__MATERIALS PROVIDED__:
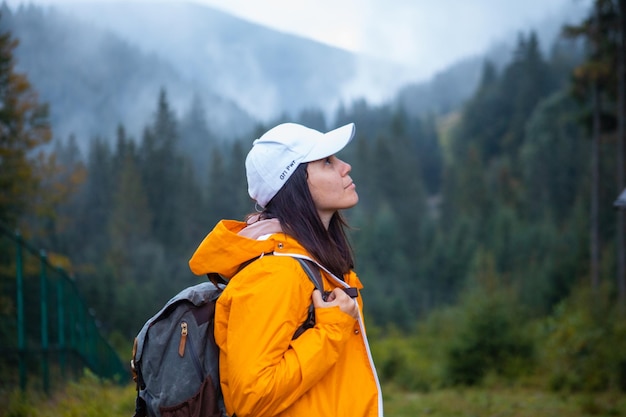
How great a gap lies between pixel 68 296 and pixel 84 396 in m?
4.97

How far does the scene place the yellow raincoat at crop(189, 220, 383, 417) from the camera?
2.30 metres

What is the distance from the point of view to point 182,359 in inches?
94.0

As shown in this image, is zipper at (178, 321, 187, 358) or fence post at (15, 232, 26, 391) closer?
zipper at (178, 321, 187, 358)

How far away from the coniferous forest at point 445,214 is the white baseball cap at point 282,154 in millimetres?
10640

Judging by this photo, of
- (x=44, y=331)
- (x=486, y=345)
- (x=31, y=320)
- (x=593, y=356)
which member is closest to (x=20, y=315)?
(x=31, y=320)

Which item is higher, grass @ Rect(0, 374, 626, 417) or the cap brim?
the cap brim

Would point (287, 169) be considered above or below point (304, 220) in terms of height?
above

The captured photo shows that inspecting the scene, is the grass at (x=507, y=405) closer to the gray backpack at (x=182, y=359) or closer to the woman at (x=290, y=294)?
the woman at (x=290, y=294)

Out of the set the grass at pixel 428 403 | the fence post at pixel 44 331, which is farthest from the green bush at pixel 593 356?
the fence post at pixel 44 331

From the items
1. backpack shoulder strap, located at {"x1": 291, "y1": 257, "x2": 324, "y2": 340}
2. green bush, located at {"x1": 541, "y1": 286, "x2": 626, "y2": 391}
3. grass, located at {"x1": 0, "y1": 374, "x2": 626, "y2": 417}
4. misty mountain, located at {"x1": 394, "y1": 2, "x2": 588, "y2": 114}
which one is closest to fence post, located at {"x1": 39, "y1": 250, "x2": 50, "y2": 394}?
grass, located at {"x1": 0, "y1": 374, "x2": 626, "y2": 417}

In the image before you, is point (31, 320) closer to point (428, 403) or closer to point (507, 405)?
point (428, 403)

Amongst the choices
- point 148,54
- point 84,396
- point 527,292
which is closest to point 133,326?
point 527,292

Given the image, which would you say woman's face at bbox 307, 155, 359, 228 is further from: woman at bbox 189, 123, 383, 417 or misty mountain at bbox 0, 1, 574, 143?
misty mountain at bbox 0, 1, 574, 143

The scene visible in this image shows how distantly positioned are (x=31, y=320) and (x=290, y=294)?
21.8 ft
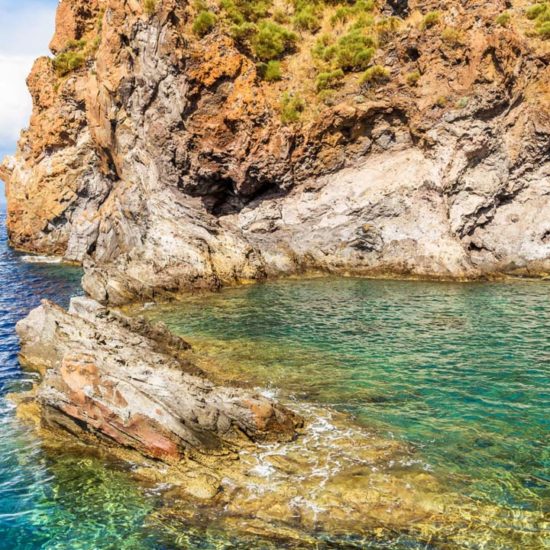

__WORK TO BE COMPLETED__: Please express the rows above as a JSON list of strings, with one string per line, no blank lines, and the pictures left out.

__PROBLEM SOLUTION__:
[
  "How great a gap lies between pixel 68 296 and pixel 84 396 in m?",
  "4.97",
  "How far does the scene place the yellow raincoat at crop(189, 220, 383, 417) from the camera?",
  "2.30 metres",
  "What is the distance from the point of view to point 182,359 in inches?",
  "94.0",
  "As shown in this image, is zipper at (178, 321, 187, 358) or fence post at (15, 232, 26, 391) closer?",
  "zipper at (178, 321, 187, 358)",
  "How far away from the coniferous forest at point 445,214 is the white baseball cap at point 282,154 in millimetres?",
  "10640",
  "Judging by this photo, of",
  "- (x=44, y=331)",
  "- (x=486, y=345)",
  "- (x=31, y=320)",
  "- (x=593, y=356)",
  "which member is closest to (x=20, y=315)?",
  "(x=31, y=320)",
  "Which item is higher, grass @ Rect(0, 374, 626, 417) or the cap brim?",
  "the cap brim",
  "Would point (287, 169) be considered above or below point (304, 220) in terms of height?",
  "above",
  "The captured photo shows that inspecting the scene, is the grass at (x=507, y=405) closer to the gray backpack at (x=182, y=359) or closer to the woman at (x=290, y=294)?",
  "the woman at (x=290, y=294)",
  "Out of the set the grass at pixel 428 403 | the fence post at pixel 44 331, which is farthest from the green bush at pixel 593 356?",
  "the fence post at pixel 44 331",
  "From the items",
  "1. backpack shoulder strap, located at {\"x1\": 291, \"y1\": 257, \"x2\": 324, \"y2\": 340}",
  "2. green bush, located at {\"x1\": 541, \"y1\": 286, \"x2\": 626, \"y2\": 391}",
  "3. grass, located at {\"x1\": 0, \"y1\": 374, \"x2\": 626, \"y2\": 417}",
  "4. misty mountain, located at {\"x1\": 394, \"y1\": 2, \"x2\": 588, \"y2\": 114}",
  "which one is closest to fence post, located at {\"x1\": 39, \"y1\": 250, \"x2\": 50, \"y2\": 394}?",
  "grass, located at {\"x1\": 0, \"y1\": 374, \"x2\": 626, \"y2\": 417}",
  "In the image before you, is point (31, 320) closer to point (428, 403) or closer to point (507, 405)?",
  "point (428, 403)",
  "Amongst the choices",
  "- point 148,54",
  "- point 84,396",
  "- point 527,292",
  "which is closest to point 133,326?",
  "point 527,292",
  "Given the image, which would you say woman's face at bbox 307, 155, 359, 228 is further from: woman at bbox 189, 123, 383, 417 or misty mountain at bbox 0, 1, 574, 143?",
  "misty mountain at bbox 0, 1, 574, 143",
  "The scene visible in this image shows how distantly positioned are (x=31, y=320) and (x=290, y=294)?",
  "21.8 ft"
]